# HC Requirements



## Erirku (Oct 5, 2004)

I can't get mines to spread or give me that great lawn effect. So I was wondering what conditions do you guys or girls have it growing in. Thanks Eric.


----------



## turtlehead (Nov 27, 2004)

how long have you had it?


----------



## John P. (Nov 24, 2004)

3 watts/gallon (via ODNO, 1 T8, 1 T12) on a 26-G "show" size tank
CO2 @ 30ppm
Seachem Excel
Estimative Index-style dosing Greg Watson ferts & Seachem Flourish 
Temp @ 76 deg F
Undetectable nitrates, ammonia
kh = 4-6
gh = 12-15

I started out with about a pencil eraser size of HC, and have cultivated ~4ft2 at least by now.


----------



## Erirku (Oct 5, 2004)

turtlehead said:


> how long have you had it?


 I have had it for over a month.


----------



## freshreef (May 14, 2004)

I find it very easy plant to grow if u have petience. U must give it time! main took 3 months to spread ...

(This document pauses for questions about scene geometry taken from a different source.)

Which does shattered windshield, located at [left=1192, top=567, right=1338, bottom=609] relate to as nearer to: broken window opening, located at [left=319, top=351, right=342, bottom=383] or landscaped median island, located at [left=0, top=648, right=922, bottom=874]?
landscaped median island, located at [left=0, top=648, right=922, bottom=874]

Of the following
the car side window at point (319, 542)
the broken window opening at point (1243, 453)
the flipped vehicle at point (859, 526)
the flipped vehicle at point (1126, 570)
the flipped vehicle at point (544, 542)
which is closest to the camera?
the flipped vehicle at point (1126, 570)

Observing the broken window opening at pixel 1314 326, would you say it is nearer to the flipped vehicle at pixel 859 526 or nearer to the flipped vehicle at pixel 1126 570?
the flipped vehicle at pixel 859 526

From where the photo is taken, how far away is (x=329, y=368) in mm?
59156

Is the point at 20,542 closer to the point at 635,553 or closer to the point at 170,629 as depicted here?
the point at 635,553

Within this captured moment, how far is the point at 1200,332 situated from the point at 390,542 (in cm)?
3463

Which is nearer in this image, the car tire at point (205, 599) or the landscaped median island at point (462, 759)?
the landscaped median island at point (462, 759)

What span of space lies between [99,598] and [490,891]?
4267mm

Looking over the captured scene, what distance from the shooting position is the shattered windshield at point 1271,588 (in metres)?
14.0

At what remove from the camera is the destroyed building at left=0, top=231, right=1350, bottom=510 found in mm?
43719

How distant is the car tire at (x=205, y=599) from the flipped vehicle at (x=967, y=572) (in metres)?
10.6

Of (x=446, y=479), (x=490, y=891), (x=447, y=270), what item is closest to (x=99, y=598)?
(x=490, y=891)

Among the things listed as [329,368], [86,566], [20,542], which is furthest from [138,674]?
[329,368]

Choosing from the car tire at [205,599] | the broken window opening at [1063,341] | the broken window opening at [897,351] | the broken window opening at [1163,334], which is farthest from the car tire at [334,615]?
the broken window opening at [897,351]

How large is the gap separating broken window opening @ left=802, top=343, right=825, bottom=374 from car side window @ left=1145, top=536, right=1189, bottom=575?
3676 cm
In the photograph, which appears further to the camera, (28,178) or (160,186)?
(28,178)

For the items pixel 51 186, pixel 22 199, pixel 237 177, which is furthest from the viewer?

other thing u need are : planty of light (over 0.5wpl) and a lot of co2 n no3


----------



## victri (Mar 18, 2004)

Hi Eric,

They'll do well under conditions as Mor b mentioned. It also helps if your substrate is mature/fertile. Root supplements like Flourish tabs will give them a really good boost. Sometimes I have them in a tank where the substrate isn't rich enough. What I do then is tie them to some driftwood. That way, they get everything straight from the water, and grow faster than those in the "weak" gravel.

They're not as difficult as some people think. Hang in there!


----------



## Erirku (Oct 5, 2004)

OK, Mor B are you trying to make me jealous?. I think I'll kick you out of your house and take over that tank for you! LOL . Nice pics. Mine just takes it sweet time. I hope it can spread alittle faster. Oh well. I just wait and see. Thanks you guys and girls.


----------



## freshreef (May 14, 2004)

Erirku said:


> . I hope it can spread alittle faster. Oh well. I just wait and see.


 :razz: thats way i love this plant - if it will grow faster it would become a problem like glossostigma ....

here is the same tank with glosso


















and here is how it ended after a short time (look at the back )









and replacing it with hc


----------



## Gomer (Feb 2, 2004)

I have HC in my 40g and I can tell you that ir carpets in both high and low light (1/3 of my tank is significantly shaded by floating stems LOL). It grows slower there, yet still carpeted. I do use ferts almost daily and CO2.


----------



## JeffB (Mar 24, 2005)

*Hc?*

Pardon my ignorance, what is HC (I'm still learning plant names and abbreviations), its just what I need for my tank.


----------



## Fosty (Jun 6, 2004)

> Pardon my ignorance, what is HC (I'm still learning plant names and abbreviations), its just what I need for my tank.


HC is an abbreviation for Hemianthus callitrichoides, a foreground plant, (HC in PlantFinder). Don't worry about not knowing these things, I've kept plants for years now and I still learn things every day.


----------



## JeffB (Mar 24, 2005)

*What WPG?*

I noticed that the plant finder has the light requirement as high. What would be the minimum WPG, would 3 WPG be enough?

Thanks!!


----------



## Praxx42 (Mar 4, 2005)

Holy Carp!









I would love to get my hands on that much unwanted glosso! 
I would also love to get my hands on that much HC and/or elatine too! Just so you don't all think I'm a total glutton for punishment.


----------



## freshreef (May 14, 2004)

praxx, im from ISRAEL. the shippment will cost u more then 40$!!! - try get from local members. if u cant find any, i can send it too u but u will have to pay the S+H


----------